1750 metrekarelik bir güzergahta, Havuzbaşı ve Esmen adı verilen istasyonlar arasında 20 kilometre hızla gidip gelen 35 ton yük kapasiteli iki küçük buharlı lokomotif Eskişehir Cer Atölyesinin gururu oldu.

- 1958 yılında, Eskişehir Cer Atölyesi, Eskişehir Demiryolu Fabrikası adıyla yeni ve büyük hedefler için organize edildi. 1961 yılında, Türk işçi ve mühendisleri, 1915 beygir gücünde, 97 ton ağırlığında, 70 kilometre hız yapabilen ilk Türk buharlı lokomotifi Karakurt başarıyla hizmete girdi.

-Yine Eskişehir Demiryolu Fabrikasındaki Türk işçi ve mühendisleri 1961 yılında, 'yapılması imkansız' olarak görülen Türkiye'nin 'ilk yerli otomobili Devrim'i' 4,5 ayda gerçekleştirerek dünyaya önemli bir mesaj verdiler.

- 1968 yılında Alman MAK Firmasının lisansıyla 360 Beygir Gücünde DH 3600 tipi Dizel Manevra Lokomotiflerinin yapımına başlandı ve 1975 yılına kadar 25 adet üretildi.

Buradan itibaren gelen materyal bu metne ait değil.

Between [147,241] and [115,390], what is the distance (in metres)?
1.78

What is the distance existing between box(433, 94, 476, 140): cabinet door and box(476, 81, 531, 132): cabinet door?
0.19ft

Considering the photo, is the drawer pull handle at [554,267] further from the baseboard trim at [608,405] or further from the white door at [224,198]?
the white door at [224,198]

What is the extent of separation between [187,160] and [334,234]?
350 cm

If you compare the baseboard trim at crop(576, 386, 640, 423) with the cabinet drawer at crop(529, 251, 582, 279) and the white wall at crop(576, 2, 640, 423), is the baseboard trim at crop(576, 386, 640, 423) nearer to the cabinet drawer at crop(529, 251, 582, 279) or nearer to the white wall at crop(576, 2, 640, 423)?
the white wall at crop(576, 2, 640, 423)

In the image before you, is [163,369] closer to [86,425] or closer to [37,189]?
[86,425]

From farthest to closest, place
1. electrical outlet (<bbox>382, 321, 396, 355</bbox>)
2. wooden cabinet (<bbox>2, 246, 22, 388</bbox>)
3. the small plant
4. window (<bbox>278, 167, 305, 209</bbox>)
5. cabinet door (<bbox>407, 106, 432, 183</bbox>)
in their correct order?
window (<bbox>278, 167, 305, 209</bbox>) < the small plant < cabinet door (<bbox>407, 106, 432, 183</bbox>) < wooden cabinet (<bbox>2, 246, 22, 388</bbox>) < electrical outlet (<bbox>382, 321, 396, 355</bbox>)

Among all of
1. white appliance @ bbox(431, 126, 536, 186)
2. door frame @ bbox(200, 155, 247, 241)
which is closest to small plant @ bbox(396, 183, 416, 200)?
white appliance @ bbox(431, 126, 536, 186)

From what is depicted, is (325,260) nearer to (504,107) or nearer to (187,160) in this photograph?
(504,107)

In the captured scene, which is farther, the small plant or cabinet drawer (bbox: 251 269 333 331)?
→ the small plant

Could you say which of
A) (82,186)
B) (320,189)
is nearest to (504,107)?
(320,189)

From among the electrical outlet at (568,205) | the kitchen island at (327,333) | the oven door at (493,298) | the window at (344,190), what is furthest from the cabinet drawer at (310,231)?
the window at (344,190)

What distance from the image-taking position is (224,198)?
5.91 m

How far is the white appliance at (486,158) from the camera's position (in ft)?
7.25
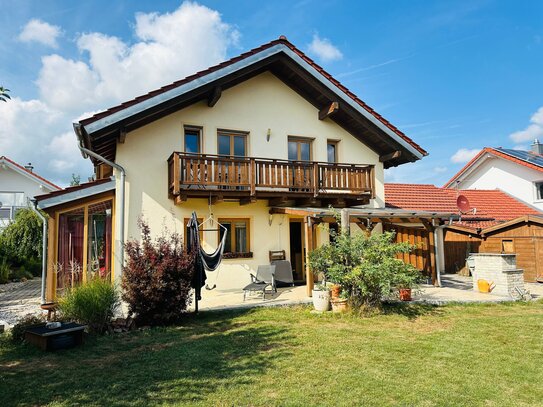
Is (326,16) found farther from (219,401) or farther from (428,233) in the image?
(219,401)

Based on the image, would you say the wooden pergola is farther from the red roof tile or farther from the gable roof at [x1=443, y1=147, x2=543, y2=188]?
the gable roof at [x1=443, y1=147, x2=543, y2=188]

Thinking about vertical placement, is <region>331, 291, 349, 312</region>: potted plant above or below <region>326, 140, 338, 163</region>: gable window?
below

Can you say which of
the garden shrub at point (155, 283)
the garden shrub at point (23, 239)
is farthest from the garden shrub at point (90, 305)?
the garden shrub at point (23, 239)

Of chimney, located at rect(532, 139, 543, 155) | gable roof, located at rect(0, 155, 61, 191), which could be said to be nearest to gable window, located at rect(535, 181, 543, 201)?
chimney, located at rect(532, 139, 543, 155)

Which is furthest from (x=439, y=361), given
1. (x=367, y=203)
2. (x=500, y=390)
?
(x=367, y=203)

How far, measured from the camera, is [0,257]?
59.8 ft

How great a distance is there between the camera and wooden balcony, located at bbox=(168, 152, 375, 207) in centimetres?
1114

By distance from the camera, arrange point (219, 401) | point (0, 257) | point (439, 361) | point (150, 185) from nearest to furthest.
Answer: point (219, 401) < point (439, 361) < point (150, 185) < point (0, 257)

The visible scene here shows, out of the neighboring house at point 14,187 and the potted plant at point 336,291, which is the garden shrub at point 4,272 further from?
the potted plant at point 336,291

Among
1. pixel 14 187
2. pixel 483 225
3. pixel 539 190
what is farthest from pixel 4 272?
pixel 539 190

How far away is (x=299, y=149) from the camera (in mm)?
14219

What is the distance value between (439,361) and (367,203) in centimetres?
900

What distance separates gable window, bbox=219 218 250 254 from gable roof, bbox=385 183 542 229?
24.2 feet

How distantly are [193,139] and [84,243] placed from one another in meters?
4.76
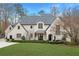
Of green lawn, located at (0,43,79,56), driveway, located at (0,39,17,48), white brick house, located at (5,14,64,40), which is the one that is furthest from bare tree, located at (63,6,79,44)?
driveway, located at (0,39,17,48)

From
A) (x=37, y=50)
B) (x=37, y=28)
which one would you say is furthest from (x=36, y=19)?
(x=37, y=50)

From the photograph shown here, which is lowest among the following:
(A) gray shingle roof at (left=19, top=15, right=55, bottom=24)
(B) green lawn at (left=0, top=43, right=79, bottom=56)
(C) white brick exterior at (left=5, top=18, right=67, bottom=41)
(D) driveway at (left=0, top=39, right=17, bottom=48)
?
(B) green lawn at (left=0, top=43, right=79, bottom=56)

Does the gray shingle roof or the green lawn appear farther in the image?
the gray shingle roof

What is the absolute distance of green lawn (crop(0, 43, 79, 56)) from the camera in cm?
2158

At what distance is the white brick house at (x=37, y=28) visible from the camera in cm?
2175

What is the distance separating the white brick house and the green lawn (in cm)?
20

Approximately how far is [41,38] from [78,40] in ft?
2.74

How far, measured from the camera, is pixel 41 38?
2180 cm

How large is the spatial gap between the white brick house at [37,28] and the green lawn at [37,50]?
0.66 ft

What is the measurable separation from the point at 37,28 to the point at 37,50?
1.72 ft

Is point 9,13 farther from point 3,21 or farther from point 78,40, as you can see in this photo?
point 78,40

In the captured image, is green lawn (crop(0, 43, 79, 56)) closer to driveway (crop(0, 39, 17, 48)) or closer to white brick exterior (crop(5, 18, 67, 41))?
driveway (crop(0, 39, 17, 48))

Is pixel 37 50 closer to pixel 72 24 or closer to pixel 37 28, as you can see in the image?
pixel 37 28

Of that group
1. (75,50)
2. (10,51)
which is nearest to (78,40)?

- 1971 yılında Fransız Traction Export firması ile lokomotif, Chantiers de L'Atlantique firması ile motor lisans anlaşması çerçevesinde 2 bin 400 beygir gücünde, 111 ton ağırlığında, 39 bin 400 kilogram çekme kuvvetine sahip ilk Dizel Elektrik Anahat Lokomotifi imal edilerek hizmete sokuldu.

- 1987 yılında; Amerikan EMD GENERAL MOTORS Firması ile DE Anahat Lokomotifi lisans anlaşması çerçevesinde 2 bin 200 Beygir Gücünde DE 22000 tipi Anahat lokomotifi üretimine başlanır. TCDD İşletmesi Genel Müdürlüğü tarafından 39 adet ithal edilen bu lokomotiften TÜLOMSAŞ'ta 48 adet üretildi.

- 1988 yılında Japon NISSHO IWAI-TOSHIBA firmasıyla Elektrikli Anahat Lokomotifi lisans anlaşması çerçevesinde 4300 Beygir Gücünde E 43000 Tipi Elektrikli Anahat Lokomotifi üretimine başlanır. Japonya'dan 1 adet komple ithal edilmesinin ardından TÜLOMSAŞ'ta toplam 44 adet üretildi.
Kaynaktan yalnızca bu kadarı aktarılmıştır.